Figure 7-7. Browse for Group Policy Object dialog

To modify the LGPO of another computer, type in the computer name or browse and select.

Setting Nonlocal Group Policies

You use the same dialog as shown in Figure 7-7 to select Active Directory Container GPOs to configure. These GPOs are divided into two groups, Domains/OUs and Sites. The Domains/OUs tab features a dropdown list to choose a container to look in as well as a list of GPOs in that container and their associated domain.

Similarly, you can specify a Site GPO on the Site tab. Again, a dropdown list contains the available sites to look in. To view all available GPOs in a certain domain, use the All tab and select the domain to look in. All GPOs in the selected domain will appear for easy pickings.

What's in the Standard Policy Templates?

Windows 2000 includes a number of administrative policy templates. Some are more general in nature and cover a wider scope; others pertain to specific applications. The first two templates are specific to Windows 2000 clients and are installed in Group Policy by default:

INETRES.ADM

Contains Internet Explorer policies for Windows 2000 clients; contains both machine and user settings. The HKCU settings, for the most part, regulate settings in the control panel of Internet Explorer. It has categories for the General tab, Content tab, Connection tab, Programs tab, Advanced tab, as well as some information delivery restrictions. The machine settings include categories for security and code downloading restrictions.

SYSTEM.ADM

By far the largest standard policy template. The machine portion of the template includes policy categories for administrative services, which encompasses login policies, file system settings, policy policies, and the task scheduler; networks; and printers. Registry settings under HKCU cover a broad range, from the control panel to Windows components to policies for system control.

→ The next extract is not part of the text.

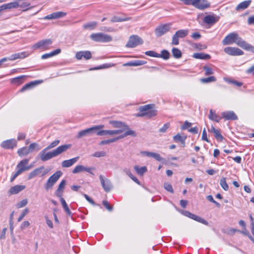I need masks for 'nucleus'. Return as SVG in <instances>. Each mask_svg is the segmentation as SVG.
<instances>
[{"label":"nucleus","mask_w":254,"mask_h":254,"mask_svg":"<svg viewBox=\"0 0 254 254\" xmlns=\"http://www.w3.org/2000/svg\"><path fill=\"white\" fill-rule=\"evenodd\" d=\"M234 43L245 50H252V49H254V47L246 43L235 32L230 33L222 41V44L224 45H230Z\"/></svg>","instance_id":"nucleus-1"},{"label":"nucleus","mask_w":254,"mask_h":254,"mask_svg":"<svg viewBox=\"0 0 254 254\" xmlns=\"http://www.w3.org/2000/svg\"><path fill=\"white\" fill-rule=\"evenodd\" d=\"M71 146L69 144L61 145L50 152H47L48 150H46L45 148L39 153L40 158L42 161H48L65 151L70 148Z\"/></svg>","instance_id":"nucleus-2"},{"label":"nucleus","mask_w":254,"mask_h":254,"mask_svg":"<svg viewBox=\"0 0 254 254\" xmlns=\"http://www.w3.org/2000/svg\"><path fill=\"white\" fill-rule=\"evenodd\" d=\"M154 105L153 104L141 106L138 108L139 113L136 114L135 116L138 117H146L147 118L155 117L157 115V111L154 109Z\"/></svg>","instance_id":"nucleus-3"},{"label":"nucleus","mask_w":254,"mask_h":254,"mask_svg":"<svg viewBox=\"0 0 254 254\" xmlns=\"http://www.w3.org/2000/svg\"><path fill=\"white\" fill-rule=\"evenodd\" d=\"M53 44V41L51 39H43L39 41L31 46V49L34 50L45 51L49 49Z\"/></svg>","instance_id":"nucleus-4"},{"label":"nucleus","mask_w":254,"mask_h":254,"mask_svg":"<svg viewBox=\"0 0 254 254\" xmlns=\"http://www.w3.org/2000/svg\"><path fill=\"white\" fill-rule=\"evenodd\" d=\"M62 175L61 171H57L53 175H52L44 185V188L46 190L52 189Z\"/></svg>","instance_id":"nucleus-5"},{"label":"nucleus","mask_w":254,"mask_h":254,"mask_svg":"<svg viewBox=\"0 0 254 254\" xmlns=\"http://www.w3.org/2000/svg\"><path fill=\"white\" fill-rule=\"evenodd\" d=\"M90 38L93 41L97 42L105 43L112 40V38L111 36L103 33H93L90 35Z\"/></svg>","instance_id":"nucleus-6"},{"label":"nucleus","mask_w":254,"mask_h":254,"mask_svg":"<svg viewBox=\"0 0 254 254\" xmlns=\"http://www.w3.org/2000/svg\"><path fill=\"white\" fill-rule=\"evenodd\" d=\"M104 127V125H99V126H94L93 127L87 128L84 130H81L79 131L77 134V137L78 138H80L82 137L91 135L93 134L94 133H96V131L103 128Z\"/></svg>","instance_id":"nucleus-7"},{"label":"nucleus","mask_w":254,"mask_h":254,"mask_svg":"<svg viewBox=\"0 0 254 254\" xmlns=\"http://www.w3.org/2000/svg\"><path fill=\"white\" fill-rule=\"evenodd\" d=\"M48 172L49 170L45 169L44 166H41L31 172L28 176V180H30L37 176L43 177L46 175Z\"/></svg>","instance_id":"nucleus-8"},{"label":"nucleus","mask_w":254,"mask_h":254,"mask_svg":"<svg viewBox=\"0 0 254 254\" xmlns=\"http://www.w3.org/2000/svg\"><path fill=\"white\" fill-rule=\"evenodd\" d=\"M142 43L143 41L139 37L136 35H133L130 37L126 46L128 48H134Z\"/></svg>","instance_id":"nucleus-9"},{"label":"nucleus","mask_w":254,"mask_h":254,"mask_svg":"<svg viewBox=\"0 0 254 254\" xmlns=\"http://www.w3.org/2000/svg\"><path fill=\"white\" fill-rule=\"evenodd\" d=\"M171 24H166L158 26L155 30V33L158 37H160L166 33L171 28Z\"/></svg>","instance_id":"nucleus-10"},{"label":"nucleus","mask_w":254,"mask_h":254,"mask_svg":"<svg viewBox=\"0 0 254 254\" xmlns=\"http://www.w3.org/2000/svg\"><path fill=\"white\" fill-rule=\"evenodd\" d=\"M24 0H15L12 2H10V5L12 9L15 8H26L30 5V2L25 1Z\"/></svg>","instance_id":"nucleus-11"},{"label":"nucleus","mask_w":254,"mask_h":254,"mask_svg":"<svg viewBox=\"0 0 254 254\" xmlns=\"http://www.w3.org/2000/svg\"><path fill=\"white\" fill-rule=\"evenodd\" d=\"M99 179L101 184V185L106 192H109L112 189V184L111 182L108 179L104 177L103 175H100L99 176Z\"/></svg>","instance_id":"nucleus-12"},{"label":"nucleus","mask_w":254,"mask_h":254,"mask_svg":"<svg viewBox=\"0 0 254 254\" xmlns=\"http://www.w3.org/2000/svg\"><path fill=\"white\" fill-rule=\"evenodd\" d=\"M224 52L231 56H241L243 55L244 52L241 49L236 48L228 47L224 49Z\"/></svg>","instance_id":"nucleus-13"},{"label":"nucleus","mask_w":254,"mask_h":254,"mask_svg":"<svg viewBox=\"0 0 254 254\" xmlns=\"http://www.w3.org/2000/svg\"><path fill=\"white\" fill-rule=\"evenodd\" d=\"M29 163V159H25L19 162V163L17 165V171H20V173L29 170L31 168L32 166L31 165L28 166V164Z\"/></svg>","instance_id":"nucleus-14"},{"label":"nucleus","mask_w":254,"mask_h":254,"mask_svg":"<svg viewBox=\"0 0 254 254\" xmlns=\"http://www.w3.org/2000/svg\"><path fill=\"white\" fill-rule=\"evenodd\" d=\"M183 214L185 216H186L189 218H190L196 221H197V222L201 223L203 224H204L205 225H208V222L206 220H205L204 219H202L201 217H200L198 216L195 215L190 213L189 211H185L183 212Z\"/></svg>","instance_id":"nucleus-15"},{"label":"nucleus","mask_w":254,"mask_h":254,"mask_svg":"<svg viewBox=\"0 0 254 254\" xmlns=\"http://www.w3.org/2000/svg\"><path fill=\"white\" fill-rule=\"evenodd\" d=\"M210 6V2L207 0H196L194 7L203 10Z\"/></svg>","instance_id":"nucleus-16"},{"label":"nucleus","mask_w":254,"mask_h":254,"mask_svg":"<svg viewBox=\"0 0 254 254\" xmlns=\"http://www.w3.org/2000/svg\"><path fill=\"white\" fill-rule=\"evenodd\" d=\"M95 170L94 168L85 167L83 165L76 166L72 170L73 174L78 173L83 171H86L90 174L94 175L92 170Z\"/></svg>","instance_id":"nucleus-17"},{"label":"nucleus","mask_w":254,"mask_h":254,"mask_svg":"<svg viewBox=\"0 0 254 254\" xmlns=\"http://www.w3.org/2000/svg\"><path fill=\"white\" fill-rule=\"evenodd\" d=\"M109 124L113 126L115 128H118V130H123V132L127 128V126L123 122L116 121H110Z\"/></svg>","instance_id":"nucleus-18"},{"label":"nucleus","mask_w":254,"mask_h":254,"mask_svg":"<svg viewBox=\"0 0 254 254\" xmlns=\"http://www.w3.org/2000/svg\"><path fill=\"white\" fill-rule=\"evenodd\" d=\"M222 118L227 120H236L238 119L237 115L232 111L223 112L221 113Z\"/></svg>","instance_id":"nucleus-19"},{"label":"nucleus","mask_w":254,"mask_h":254,"mask_svg":"<svg viewBox=\"0 0 254 254\" xmlns=\"http://www.w3.org/2000/svg\"><path fill=\"white\" fill-rule=\"evenodd\" d=\"M16 145V141L14 139H11L3 141L1 144L2 148L11 149Z\"/></svg>","instance_id":"nucleus-20"},{"label":"nucleus","mask_w":254,"mask_h":254,"mask_svg":"<svg viewBox=\"0 0 254 254\" xmlns=\"http://www.w3.org/2000/svg\"><path fill=\"white\" fill-rule=\"evenodd\" d=\"M86 60H89L91 58V54L90 52L86 51H80L78 52L75 54V58L77 60H81L82 58Z\"/></svg>","instance_id":"nucleus-21"},{"label":"nucleus","mask_w":254,"mask_h":254,"mask_svg":"<svg viewBox=\"0 0 254 254\" xmlns=\"http://www.w3.org/2000/svg\"><path fill=\"white\" fill-rule=\"evenodd\" d=\"M141 154L143 155L154 158L155 159L158 161H161L163 160V159L160 156V155L157 153L148 151H142L141 152Z\"/></svg>","instance_id":"nucleus-22"},{"label":"nucleus","mask_w":254,"mask_h":254,"mask_svg":"<svg viewBox=\"0 0 254 254\" xmlns=\"http://www.w3.org/2000/svg\"><path fill=\"white\" fill-rule=\"evenodd\" d=\"M28 56L26 52H23L21 53H15L12 54L10 57L7 58L9 61H14L18 59H23L27 57Z\"/></svg>","instance_id":"nucleus-23"},{"label":"nucleus","mask_w":254,"mask_h":254,"mask_svg":"<svg viewBox=\"0 0 254 254\" xmlns=\"http://www.w3.org/2000/svg\"><path fill=\"white\" fill-rule=\"evenodd\" d=\"M219 20V17L215 15H209L204 18V22L208 24H213Z\"/></svg>","instance_id":"nucleus-24"},{"label":"nucleus","mask_w":254,"mask_h":254,"mask_svg":"<svg viewBox=\"0 0 254 254\" xmlns=\"http://www.w3.org/2000/svg\"><path fill=\"white\" fill-rule=\"evenodd\" d=\"M78 159L79 157H76L69 160H64L62 163V166L64 168L70 167L75 163Z\"/></svg>","instance_id":"nucleus-25"},{"label":"nucleus","mask_w":254,"mask_h":254,"mask_svg":"<svg viewBox=\"0 0 254 254\" xmlns=\"http://www.w3.org/2000/svg\"><path fill=\"white\" fill-rule=\"evenodd\" d=\"M146 62L142 60H135L133 61H130L129 62L125 63L123 64L124 66H137L142 65L146 64Z\"/></svg>","instance_id":"nucleus-26"},{"label":"nucleus","mask_w":254,"mask_h":254,"mask_svg":"<svg viewBox=\"0 0 254 254\" xmlns=\"http://www.w3.org/2000/svg\"><path fill=\"white\" fill-rule=\"evenodd\" d=\"M65 185L66 181L64 180H62L59 184L58 189L55 192V194L57 196L61 197V196L63 195V192Z\"/></svg>","instance_id":"nucleus-27"},{"label":"nucleus","mask_w":254,"mask_h":254,"mask_svg":"<svg viewBox=\"0 0 254 254\" xmlns=\"http://www.w3.org/2000/svg\"><path fill=\"white\" fill-rule=\"evenodd\" d=\"M25 188V186L24 185H16L11 187L9 190L8 192L10 194H17L23 190Z\"/></svg>","instance_id":"nucleus-28"},{"label":"nucleus","mask_w":254,"mask_h":254,"mask_svg":"<svg viewBox=\"0 0 254 254\" xmlns=\"http://www.w3.org/2000/svg\"><path fill=\"white\" fill-rule=\"evenodd\" d=\"M124 133L121 134L119 136L117 137L118 140L124 138L125 137L128 135H131L132 136H135L136 133L134 131L131 130L128 126H127V128L123 132Z\"/></svg>","instance_id":"nucleus-29"},{"label":"nucleus","mask_w":254,"mask_h":254,"mask_svg":"<svg viewBox=\"0 0 254 254\" xmlns=\"http://www.w3.org/2000/svg\"><path fill=\"white\" fill-rule=\"evenodd\" d=\"M251 3V0H245L240 3L236 7V9L238 11L244 10L249 6Z\"/></svg>","instance_id":"nucleus-30"},{"label":"nucleus","mask_w":254,"mask_h":254,"mask_svg":"<svg viewBox=\"0 0 254 254\" xmlns=\"http://www.w3.org/2000/svg\"><path fill=\"white\" fill-rule=\"evenodd\" d=\"M61 52V49H56V50L52 51V52H51L50 53H47V54H45L41 56V59H43V60L51 58L53 56H55L60 54Z\"/></svg>","instance_id":"nucleus-31"},{"label":"nucleus","mask_w":254,"mask_h":254,"mask_svg":"<svg viewBox=\"0 0 254 254\" xmlns=\"http://www.w3.org/2000/svg\"><path fill=\"white\" fill-rule=\"evenodd\" d=\"M41 81H32L30 83H28L26 84H25L21 89H20V91L21 92H23L26 90H28V89H31L32 88H33L34 86H35V85H36L37 84L39 83H41Z\"/></svg>","instance_id":"nucleus-32"},{"label":"nucleus","mask_w":254,"mask_h":254,"mask_svg":"<svg viewBox=\"0 0 254 254\" xmlns=\"http://www.w3.org/2000/svg\"><path fill=\"white\" fill-rule=\"evenodd\" d=\"M192 57L197 59H202V60H208L210 59L211 57L209 55L201 53H194Z\"/></svg>","instance_id":"nucleus-33"},{"label":"nucleus","mask_w":254,"mask_h":254,"mask_svg":"<svg viewBox=\"0 0 254 254\" xmlns=\"http://www.w3.org/2000/svg\"><path fill=\"white\" fill-rule=\"evenodd\" d=\"M186 138V136H182L179 133L177 134L175 136L173 137L174 141L180 142L184 146H185V140Z\"/></svg>","instance_id":"nucleus-34"},{"label":"nucleus","mask_w":254,"mask_h":254,"mask_svg":"<svg viewBox=\"0 0 254 254\" xmlns=\"http://www.w3.org/2000/svg\"><path fill=\"white\" fill-rule=\"evenodd\" d=\"M208 118L212 121H215L216 122H219L221 120V118L212 110H210Z\"/></svg>","instance_id":"nucleus-35"},{"label":"nucleus","mask_w":254,"mask_h":254,"mask_svg":"<svg viewBox=\"0 0 254 254\" xmlns=\"http://www.w3.org/2000/svg\"><path fill=\"white\" fill-rule=\"evenodd\" d=\"M134 169L136 172V173L140 176H143V174L147 171L146 167L143 166L140 167L138 165L134 166Z\"/></svg>","instance_id":"nucleus-36"},{"label":"nucleus","mask_w":254,"mask_h":254,"mask_svg":"<svg viewBox=\"0 0 254 254\" xmlns=\"http://www.w3.org/2000/svg\"><path fill=\"white\" fill-rule=\"evenodd\" d=\"M189 33V31L186 29H182L177 31L175 34L176 36L179 38H183L187 36Z\"/></svg>","instance_id":"nucleus-37"},{"label":"nucleus","mask_w":254,"mask_h":254,"mask_svg":"<svg viewBox=\"0 0 254 254\" xmlns=\"http://www.w3.org/2000/svg\"><path fill=\"white\" fill-rule=\"evenodd\" d=\"M30 153L28 148L26 147H23L19 149L17 151V153L20 156H23L27 155Z\"/></svg>","instance_id":"nucleus-38"},{"label":"nucleus","mask_w":254,"mask_h":254,"mask_svg":"<svg viewBox=\"0 0 254 254\" xmlns=\"http://www.w3.org/2000/svg\"><path fill=\"white\" fill-rule=\"evenodd\" d=\"M172 52L174 57L176 59H179L182 57V52L178 48H173Z\"/></svg>","instance_id":"nucleus-39"},{"label":"nucleus","mask_w":254,"mask_h":254,"mask_svg":"<svg viewBox=\"0 0 254 254\" xmlns=\"http://www.w3.org/2000/svg\"><path fill=\"white\" fill-rule=\"evenodd\" d=\"M216 80V78L213 76H209L206 78H202L200 79L201 82L203 83H207L212 82H215Z\"/></svg>","instance_id":"nucleus-40"},{"label":"nucleus","mask_w":254,"mask_h":254,"mask_svg":"<svg viewBox=\"0 0 254 254\" xmlns=\"http://www.w3.org/2000/svg\"><path fill=\"white\" fill-rule=\"evenodd\" d=\"M130 19V17H127L125 18H122L118 16H113L112 17L111 21L112 22H122V21H127Z\"/></svg>","instance_id":"nucleus-41"},{"label":"nucleus","mask_w":254,"mask_h":254,"mask_svg":"<svg viewBox=\"0 0 254 254\" xmlns=\"http://www.w3.org/2000/svg\"><path fill=\"white\" fill-rule=\"evenodd\" d=\"M220 184L221 186V187L224 189L225 190H228L229 189V186L226 183V180L225 178H222L221 179L220 181Z\"/></svg>","instance_id":"nucleus-42"},{"label":"nucleus","mask_w":254,"mask_h":254,"mask_svg":"<svg viewBox=\"0 0 254 254\" xmlns=\"http://www.w3.org/2000/svg\"><path fill=\"white\" fill-rule=\"evenodd\" d=\"M97 25V23L96 22H90L83 25V28L86 29H94Z\"/></svg>","instance_id":"nucleus-43"},{"label":"nucleus","mask_w":254,"mask_h":254,"mask_svg":"<svg viewBox=\"0 0 254 254\" xmlns=\"http://www.w3.org/2000/svg\"><path fill=\"white\" fill-rule=\"evenodd\" d=\"M115 65V64H112V63H107L103 64L102 65H101L96 68H95V69H100L103 68H110L113 66H114Z\"/></svg>","instance_id":"nucleus-44"},{"label":"nucleus","mask_w":254,"mask_h":254,"mask_svg":"<svg viewBox=\"0 0 254 254\" xmlns=\"http://www.w3.org/2000/svg\"><path fill=\"white\" fill-rule=\"evenodd\" d=\"M117 140H118L117 137H115L114 138H112V139H107V140H104L101 141L99 143V144L100 145H105V144H109L110 143H112V142H115Z\"/></svg>","instance_id":"nucleus-45"},{"label":"nucleus","mask_w":254,"mask_h":254,"mask_svg":"<svg viewBox=\"0 0 254 254\" xmlns=\"http://www.w3.org/2000/svg\"><path fill=\"white\" fill-rule=\"evenodd\" d=\"M203 69L205 71V75H209L214 73V71L212 68L207 66H204L203 67Z\"/></svg>","instance_id":"nucleus-46"},{"label":"nucleus","mask_w":254,"mask_h":254,"mask_svg":"<svg viewBox=\"0 0 254 254\" xmlns=\"http://www.w3.org/2000/svg\"><path fill=\"white\" fill-rule=\"evenodd\" d=\"M59 143V140H55L53 142H51L47 147H46V150H50L57 146Z\"/></svg>","instance_id":"nucleus-47"},{"label":"nucleus","mask_w":254,"mask_h":254,"mask_svg":"<svg viewBox=\"0 0 254 254\" xmlns=\"http://www.w3.org/2000/svg\"><path fill=\"white\" fill-rule=\"evenodd\" d=\"M109 130H98L96 131V134L99 136L109 135Z\"/></svg>","instance_id":"nucleus-48"},{"label":"nucleus","mask_w":254,"mask_h":254,"mask_svg":"<svg viewBox=\"0 0 254 254\" xmlns=\"http://www.w3.org/2000/svg\"><path fill=\"white\" fill-rule=\"evenodd\" d=\"M106 155V153L104 151H96L94 154L92 155L93 157H104Z\"/></svg>","instance_id":"nucleus-49"},{"label":"nucleus","mask_w":254,"mask_h":254,"mask_svg":"<svg viewBox=\"0 0 254 254\" xmlns=\"http://www.w3.org/2000/svg\"><path fill=\"white\" fill-rule=\"evenodd\" d=\"M164 188L168 191H169L171 193L174 192V190L172 188V185L170 183H164Z\"/></svg>","instance_id":"nucleus-50"},{"label":"nucleus","mask_w":254,"mask_h":254,"mask_svg":"<svg viewBox=\"0 0 254 254\" xmlns=\"http://www.w3.org/2000/svg\"><path fill=\"white\" fill-rule=\"evenodd\" d=\"M224 80L228 83L233 84H234L237 86H239V87L242 86V83L238 82L236 80H233L231 79L224 78Z\"/></svg>","instance_id":"nucleus-51"},{"label":"nucleus","mask_w":254,"mask_h":254,"mask_svg":"<svg viewBox=\"0 0 254 254\" xmlns=\"http://www.w3.org/2000/svg\"><path fill=\"white\" fill-rule=\"evenodd\" d=\"M55 19L60 18L66 15V13L62 11H58L54 12Z\"/></svg>","instance_id":"nucleus-52"},{"label":"nucleus","mask_w":254,"mask_h":254,"mask_svg":"<svg viewBox=\"0 0 254 254\" xmlns=\"http://www.w3.org/2000/svg\"><path fill=\"white\" fill-rule=\"evenodd\" d=\"M170 54L167 50H163L161 54L160 55V57L163 58L165 60H168L169 58Z\"/></svg>","instance_id":"nucleus-53"},{"label":"nucleus","mask_w":254,"mask_h":254,"mask_svg":"<svg viewBox=\"0 0 254 254\" xmlns=\"http://www.w3.org/2000/svg\"><path fill=\"white\" fill-rule=\"evenodd\" d=\"M27 203L28 201L27 199H24L17 204L16 207L18 208H22L25 206L27 204Z\"/></svg>","instance_id":"nucleus-54"},{"label":"nucleus","mask_w":254,"mask_h":254,"mask_svg":"<svg viewBox=\"0 0 254 254\" xmlns=\"http://www.w3.org/2000/svg\"><path fill=\"white\" fill-rule=\"evenodd\" d=\"M29 210L28 208H25L22 212V213L21 214L20 216H19V217L18 218V222H20L22 219L24 217V216L27 214H28V213L29 212Z\"/></svg>","instance_id":"nucleus-55"},{"label":"nucleus","mask_w":254,"mask_h":254,"mask_svg":"<svg viewBox=\"0 0 254 254\" xmlns=\"http://www.w3.org/2000/svg\"><path fill=\"white\" fill-rule=\"evenodd\" d=\"M38 144L36 143H31L28 147L30 153L33 151V150L36 149V148H37V150H39V148H38Z\"/></svg>","instance_id":"nucleus-56"},{"label":"nucleus","mask_w":254,"mask_h":254,"mask_svg":"<svg viewBox=\"0 0 254 254\" xmlns=\"http://www.w3.org/2000/svg\"><path fill=\"white\" fill-rule=\"evenodd\" d=\"M145 54L147 56L152 57L160 58V54L155 53L154 51H149L145 52Z\"/></svg>","instance_id":"nucleus-57"},{"label":"nucleus","mask_w":254,"mask_h":254,"mask_svg":"<svg viewBox=\"0 0 254 254\" xmlns=\"http://www.w3.org/2000/svg\"><path fill=\"white\" fill-rule=\"evenodd\" d=\"M179 37L176 36V34H174L172 37L171 44L173 45H178L179 44Z\"/></svg>","instance_id":"nucleus-58"},{"label":"nucleus","mask_w":254,"mask_h":254,"mask_svg":"<svg viewBox=\"0 0 254 254\" xmlns=\"http://www.w3.org/2000/svg\"><path fill=\"white\" fill-rule=\"evenodd\" d=\"M214 134L215 138L219 141H222L223 139V136L221 134L219 130L218 129L216 130V132H214Z\"/></svg>","instance_id":"nucleus-59"},{"label":"nucleus","mask_w":254,"mask_h":254,"mask_svg":"<svg viewBox=\"0 0 254 254\" xmlns=\"http://www.w3.org/2000/svg\"><path fill=\"white\" fill-rule=\"evenodd\" d=\"M186 5H192L194 7L196 0H180Z\"/></svg>","instance_id":"nucleus-60"},{"label":"nucleus","mask_w":254,"mask_h":254,"mask_svg":"<svg viewBox=\"0 0 254 254\" xmlns=\"http://www.w3.org/2000/svg\"><path fill=\"white\" fill-rule=\"evenodd\" d=\"M109 135H114L115 134H120L123 132V130H118V129H114V130H109Z\"/></svg>","instance_id":"nucleus-61"},{"label":"nucleus","mask_w":254,"mask_h":254,"mask_svg":"<svg viewBox=\"0 0 254 254\" xmlns=\"http://www.w3.org/2000/svg\"><path fill=\"white\" fill-rule=\"evenodd\" d=\"M103 205L108 209L109 211H111L113 210V207L110 206L109 203L106 200L103 201Z\"/></svg>","instance_id":"nucleus-62"},{"label":"nucleus","mask_w":254,"mask_h":254,"mask_svg":"<svg viewBox=\"0 0 254 254\" xmlns=\"http://www.w3.org/2000/svg\"><path fill=\"white\" fill-rule=\"evenodd\" d=\"M123 172L127 174L129 177H131V176L132 175L130 169L127 167L124 168L123 169Z\"/></svg>","instance_id":"nucleus-63"},{"label":"nucleus","mask_w":254,"mask_h":254,"mask_svg":"<svg viewBox=\"0 0 254 254\" xmlns=\"http://www.w3.org/2000/svg\"><path fill=\"white\" fill-rule=\"evenodd\" d=\"M246 72L248 74L254 75V64L247 69Z\"/></svg>","instance_id":"nucleus-64"}]
</instances>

The next administrative templates are specific to NT 4.0, 95/98, or both, and should be used with the System Policy editor rather than the Group Policies snap-in:

WINDOWS.ADM

Defines policy settings specific to Windows 95 and 98. The two categories included in the HKLM section of this template detail network and system policies, both of which encompass intermediate policy categories. Policy settings for the control panel, network sharing, system restrictions, and custom folders round out the user portion of this template.

WINNT.ADM

Defines user-interface options specific to NT 4.0. While some of the categories from the WINDOWS.ADM template appear here, the underlying subcategories and policies are different. As expected, this template contains both machine and user settings. The general machine categories cover policies for the system, networking, remote access, printers, user profiles and shell settings. The policy categories for the system, user profiles, and the shell are present under HKCU as well.

COMMON.ADM

Defines user interface options that are common to Windows NT 4.0, 98, and 95. In addition to system settings, it includes network settings for the machine and desktop settings for users.

Finally, here are a few templates included in the %SystemRoot%\inf directory:

CONF.ADM

Contains both user and machine policy settings for Microsoft NetMeeting.

INETSET.ADM

While INETRES.ADM contains policy settings for Internet restrictions, INETSET.ADM defines general Internet settings. The HKCU section of the template covers policy settings for colors, fonts, modem, and advanced settings.

WMP.ADM

Contains customization settings for the Windows Media Player.

TIP:
For detailed information about these templates and the policies, Registry keys, and values that they cover, refer to Appendix A, User Configuration Group Policy Objects, and Appendix B, Computer Configuration Group Policy Objects.

1. You sometimes see reference to the local machine policy; that's just another name for the LGPO.
2. A second, but much more ambitious, way to extend the functionality of Group Policy is to write a software extension for the Group Policy snap-in. Software development, unfortunately, is beyond the scope of this book.